> _Sezione di testo_:
Che cosa scrive Yourcenar?
«Che il libro è bello, e che stupendo è il racconto La sirena: dice che nessuno ha raccontato le sirene in modo più bello, nella litteratura; in particolare, per una nota di crudeltà di queste sirene, che azzannano i pesci e hanno i denti sporchi di sangue... La Yourcenar stessa aveva scritto un dramma sulle sirene, quindi si mette in causa, sostenendo di fatto che il suo libro sia inferiore a quello di Lampedusa. Fra l'altro, il prete ritorna in Rinascimento privato di Maria Bellonci».
Quindi il prete diventa, a sua volta, un personaggio da romanzo?
«Sì. Alla fine del capitolo pubblico le lettere che Maria Bellonci scrive al prete per rivelarglielo; solo che muore prima di spedirle e lui non viene a saperlo. Nel romanzo è un ambasciatore del Cinquecento. Secondo la Bellonci, il prete le avrebbe svelato qualcosa di misterioso, forse accaduto in Vaticano, che nessuno sapeva, e che lei aveva inserito nel romanzo; ma non sappiamo che cosa...».
Un labirinto?
«Non è tutto. Torniamo all'Ercole Farnese, che è fondamentale. Palermo è piena di copie della statua, perché era un emblema dei Borbone. Fra l'altro, l'Ercole tiene fra le braccia la pelle di un leone che ha ucciso; leone in cui il Principe di Salina si identifica. E il Principe vuole presentarsi come la statua dell'Ercole Farnese, perché significa: è arrivato Garibaldi, tutti sono saliti sul suo carro; io non ho nulla contro le novità, però voglio morire da Borbone, per dignità e coerenza».

> _Contenuto del dataset_:
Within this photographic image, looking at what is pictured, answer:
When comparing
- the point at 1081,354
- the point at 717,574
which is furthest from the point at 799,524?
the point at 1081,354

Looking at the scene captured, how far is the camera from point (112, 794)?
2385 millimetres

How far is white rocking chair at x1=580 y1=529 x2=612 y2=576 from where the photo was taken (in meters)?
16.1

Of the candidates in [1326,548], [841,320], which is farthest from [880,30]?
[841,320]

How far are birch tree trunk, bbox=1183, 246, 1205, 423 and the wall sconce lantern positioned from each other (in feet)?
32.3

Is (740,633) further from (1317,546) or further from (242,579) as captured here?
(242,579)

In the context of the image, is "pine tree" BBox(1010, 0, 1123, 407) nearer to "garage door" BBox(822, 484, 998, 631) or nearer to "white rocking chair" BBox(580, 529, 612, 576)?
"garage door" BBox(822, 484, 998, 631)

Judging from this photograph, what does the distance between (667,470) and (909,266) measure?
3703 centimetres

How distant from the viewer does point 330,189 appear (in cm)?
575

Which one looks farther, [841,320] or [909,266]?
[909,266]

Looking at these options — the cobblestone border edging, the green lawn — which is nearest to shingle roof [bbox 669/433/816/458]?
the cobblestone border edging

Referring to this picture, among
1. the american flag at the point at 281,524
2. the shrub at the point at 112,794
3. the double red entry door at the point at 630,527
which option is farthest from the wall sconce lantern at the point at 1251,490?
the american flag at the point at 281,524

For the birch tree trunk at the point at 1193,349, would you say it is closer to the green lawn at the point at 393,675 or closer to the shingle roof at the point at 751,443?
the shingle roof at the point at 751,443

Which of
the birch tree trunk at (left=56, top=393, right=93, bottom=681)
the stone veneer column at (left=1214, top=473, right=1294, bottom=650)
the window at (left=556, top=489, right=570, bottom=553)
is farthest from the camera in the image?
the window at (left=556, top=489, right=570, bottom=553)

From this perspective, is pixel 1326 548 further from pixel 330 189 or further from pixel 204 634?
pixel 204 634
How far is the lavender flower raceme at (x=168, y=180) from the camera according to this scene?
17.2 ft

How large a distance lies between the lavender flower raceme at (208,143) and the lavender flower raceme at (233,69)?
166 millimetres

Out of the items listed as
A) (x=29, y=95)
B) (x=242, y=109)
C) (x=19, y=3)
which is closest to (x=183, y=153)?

> _Il compito_: Riprendi l'intervista su Lampedusa riportata sopra e proseguila a partire dall'ultima frase.

> _Risposta all'esercizio_:
Torniamo al fatto che Il Gattopardo sia un libro sulla morte?
«Il romanzo si apre con un rosario e si chiude con il Principe che muore e, poi, con la sua seconda morte, quando la figlia getta la pelliccia del cane Bendicò. Le Memorie di Adriano e Il Gattopardo sono due romanzi abitati dal profilo della Morte. Che è, anche, la morte di un secolo».
E il cane?
«Bendicò è importantissimo. La figlia vuole rinnegare il padre e ne butta la salma dalla finestra: la pelliccia si riduce in polvere e poi si ricompone e compare un cane, quello dello stemma, che fa un gesto impertinente con la zampa. E questo gesto è un richiamo all'Inferno di Dante... Il cane esprime la disperazione di un uomo che appartiene a un mondo che finisce male».
Male quanto?
«Il Principe muore lontano da casa sua, in un vecchio albergo pieno di scarafaggi, che era un rifugio dei garibaldini. Ma si prende la sua rivincita su Garibaldi perché, mentre muore, scorge Venere, in forma di stella».
Che cosa c'entra Venere?
«Vulcano, che zoppicava, per il Principe era Garibaldi. E, nella mitologia, Vulcano viene cornificato dalla moglie Venere con Marte... È tutto un gioco allusivo. Da alcuni Il Gattopardo viene letto come un romanzetto, ma è complicato».
Lei che lettura vuole dare?
«Volevo fare una forzatura rispetto alla critica letteraria, che è accademica, e non viene letta. Ho voluto abbattere la distanza fra romanzo e critica».
Sostiene anche che sia un romanzo più fantastico che storico.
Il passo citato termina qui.